Il complète son analyse: «Il ne suffit plus de mener une bonne politique. J’étais fâché en octobre dernier. Fulvio Pelli et la cheffe du groupe, Gabi Huber, ont fait du bon travail. Nous sommes plus homogènes, nous nous sommes émancipés des banques qui ont fait des fautes aux Etats-Unis. L’USAM a démontré dans un sondage que les élus PLR étaient les plus proches des préoccupations des PME. Mais qui a vu ça? Pourquoi les femmes et les jeunes n’ont-ils pas voté pour nous? Voilà notre problème. Nous devons améliorer notre manière de communiquer et de mobiliser. En politique, le miracle n’existe pas. Pour gagner, il faut se déplacer, aller voir les gens. C’est sur le terrain qu’on gagne ou qu’on perd les élections.»

«Nous sommes en progrès. Nous avons eu de bons résultats lors des dernières élections cantonales», relance-t-il. L’objectif? «Dépasser le Parti socialiste.» Les chances de progression ne sont-elles pas amoindries par l’émergence du Parti bourgeois démocratique (PBD) et des Verts libéraux, qui cannibalisent le centre droit? «Le PBD va durer un moment. Je ne serais pas étonné qu’Eveline Widmer-Schlumpf reste en place encore huit ans. Les Verts libéraux, c’est avant tout une marque. Mais il manque encore à ce parti composé d’individualités très différentes un fil rouge, une ligne, un profil propre. Cela dit, nous ne devons pas attendre que les autres commettent des fautes ou se détruisent. Ce serait une erreur. Nous devons avoir confiance en nous-mêmes. Regardez le résultat électoral à Saint-Gall, où le PBD et les Verts libéraux sont présents Qui a progressé? Le PLR. Qui a perdu? L’UDC. C’est la preuve que c’est possible.»

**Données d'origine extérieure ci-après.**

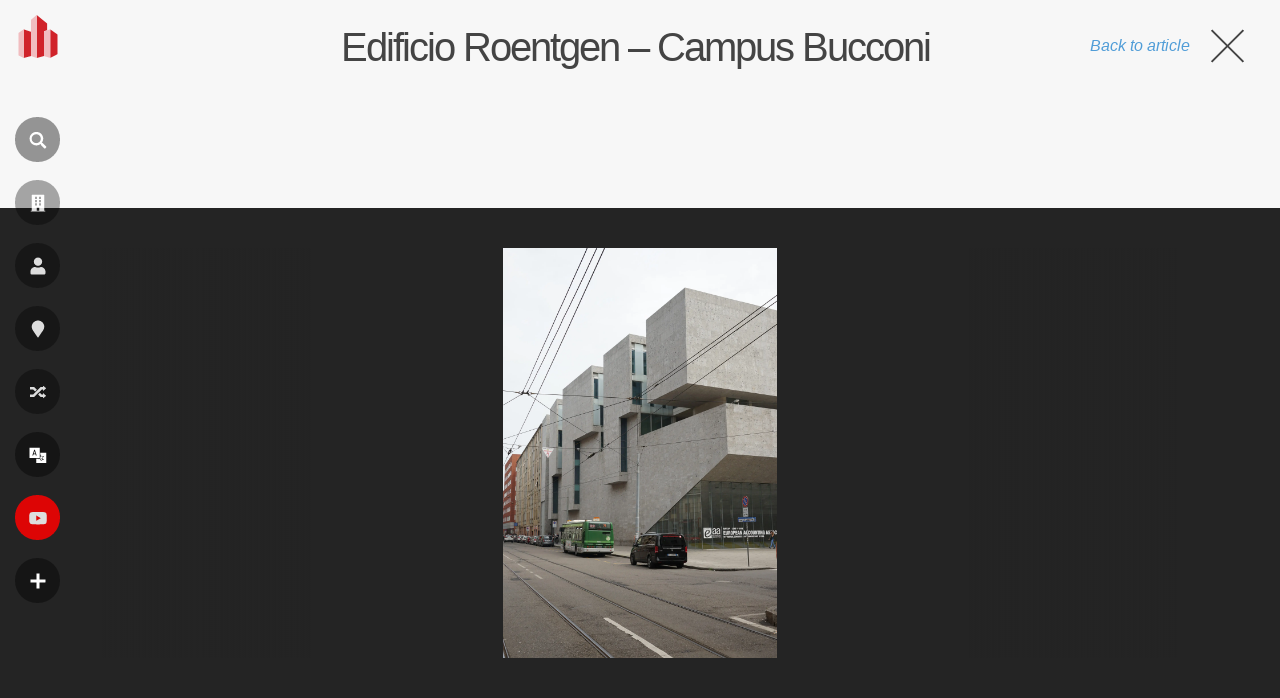

--- FILE ---
content_type: text/html; charset=utf-8
request_url: https://www.google.com/recaptcha/api2/aframe
body_size: 258
content:
<!DOCTYPE HTML><html><head><meta http-equiv="content-type" content="text/html; charset=UTF-8"></head><body><script nonce="ze92ZhsU_38fyFK3hah8GQ">/** Anti-fraud and anti-abuse applications only. See google.com/recaptcha */ try{var clients={'sodar':'https://pagead2.googlesyndication.com/pagead/sodar?'};window.addEventListener("message",function(a){try{if(a.source===window.parent){var b=JSON.parse(a.data);var c=clients[b['id']];if(c){var d=document.createElement('img');d.src=c+b['params']+'&rc='+(localStorage.getItem("rc::a")?sessionStorage.getItem("rc::b"):"");window.document.body.appendChild(d);sessionStorage.setItem("rc::e",parseInt(sessionStorage.getItem("rc::e")||0)+1);localStorage.setItem("rc::h",'1768764735080');}}}catch(b){}});window.parent.postMessage("_grecaptcha_ready", "*");}catch(b){}</script></body></html>

--- FILE ---
content_type: application/javascript; charset=utf-8
request_url: https://fundingchoicesmessages.google.com/f/AGSKWxUkeRa6Tx08EfzcH9Viq8zxqhAm_Crm13CxKWsgBGRRfUF-xmZ7xM6wmLNo_cmSQooi8ugDm26EwAKkv3GpKEwIeRzEj-9BjLhe_FED5SXe1MpZ-2UJ5paNPrwynOq9ghHFyTCrAjtDnu8kNXjG_sYgV-GloOAoXmF2SEbP4FDaUUaWVBKVklRuAp0_/_/ad_headerbg./ad_mobile.&adflag=/ads/house_/adexample?
body_size: -1292
content:
window['a8a8072f-cfce-4348-a1db-8f39e4f9aea5'] = true;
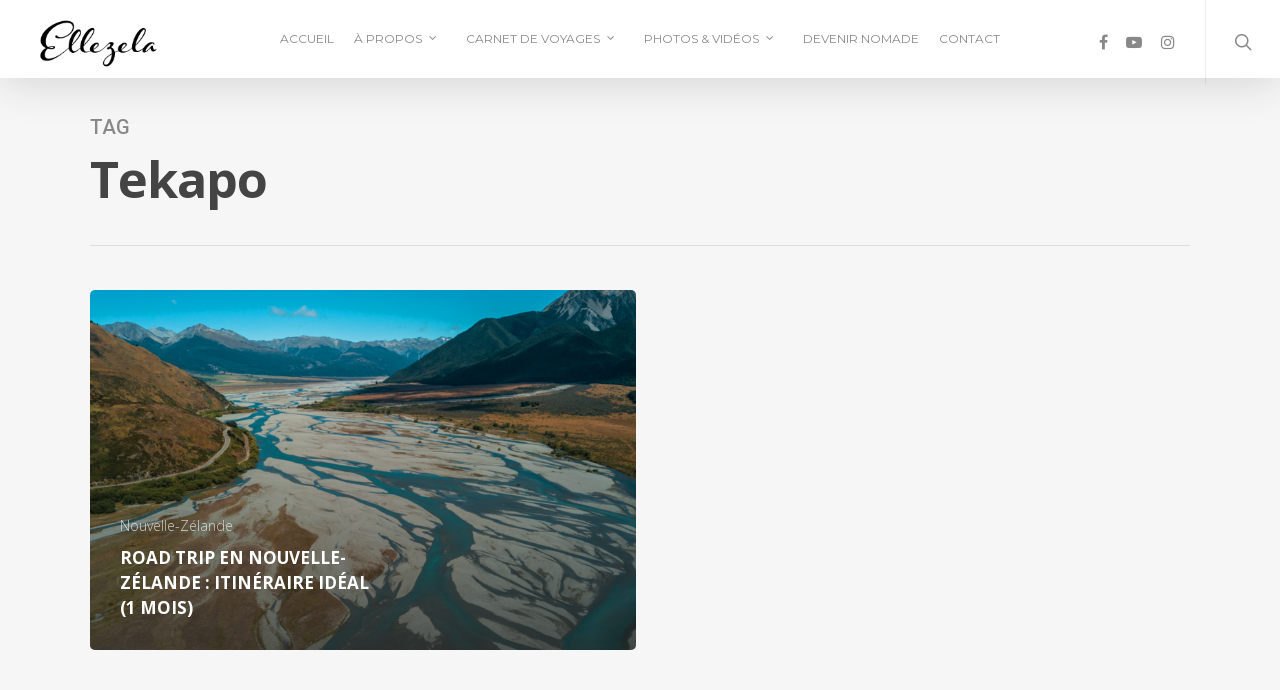

--- FILE ---
content_type: application/javascript; charset=UTF-8
request_url: https://ellezela.disqus.com/count-data.js?1=2947%20https%3A%2F%2Fellezela.com%2F%3Fp%3D2947
body_size: 279
content:
var DISQUSWIDGETS;

if (typeof DISQUSWIDGETS != 'undefined') {
    DISQUSWIDGETS.displayCount({"text":{"and":"et","comments":{"zero":"0 Commentaire","multiple":"{num} Commentaires","one":"1 Commentaire"}},"counts":[{"id":"2947 https:\/\/ellezela.com\/?p=2947","comments":0}]});
}

--- FILE ---
content_type: text/plain
request_url: https://www.google-analytics.com/j/collect?v=1&_v=j102&a=1795391237&t=pageview&_s=1&dl=https%3A%2F%2Fellezela.com%2Ftag%2Ftekapo%2F&ul=en-us%40posix&dt=Tekapo%20%E2%80%93%20Ellezela&sr=1280x720&vp=1280x720&_u=IEBAAEABAAAAACAAI~&jid=653644980&gjid=873765619&cid=2013155591.1768646705&tid=UA-106158452-1&_gid=535311475.1768646705&_r=1&_slc=1&z=690686450
body_size: -449
content:
2,cG-MENXTJFRST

A propos de l’UDC: Philipp Müller a-t-il été tenté un jour d’adhérer à ce parti? «Jamais», manque-t-il de s’étrangler en finissant sa truite. «Je n’ai jamais été tenté par l’UDC. Toute ma carrière s’est construite en opposition à ce parti. Je suis entré en politique dans le contexte du vote sur l’EEE en 1992. J’étais favorable à ce projet. Je voyais comment les choses fonctionnaient dans les pays voisins. C’est pour cela que je suis entré au Parti radical. Ces dernières années, j’ai défendu la libre circulation des personnes, puis son extension aux pays de l’Est, j’ai combattu les initiatives sur les renvois forcés et les minarets. L’UDC ne défend pas les intérêts de l’économie. Je n’ai rien à voir avec ce parti.»

L’élection, c’est dans trois semaines. Que lui reste-t-il à faire alors qu’il est l’unique candidat? «Mon but, c’est que, le 21 avril, les gens sachent qui est Müller, qu’ils sachent qui ils élisent, qu’ils sachent que, si Fulvio Pelli est un intellectuel, Müller ne l’est pas, c’est un entrepreneur motivé qui se sent fort dans la tête.» Au moment de terminer l’entretien, Philipp Müller se laisse aller à une petite gourmandise. Il accompagne volontiers son café d’un nid d’oiseau à la confiture. Menu personnalisé, assiette chaude, nid d’oiseau: Philipp Müller est un homme qui ne déroge pas facilement à ses principes. Voilà les libéraux-radicaux avertis.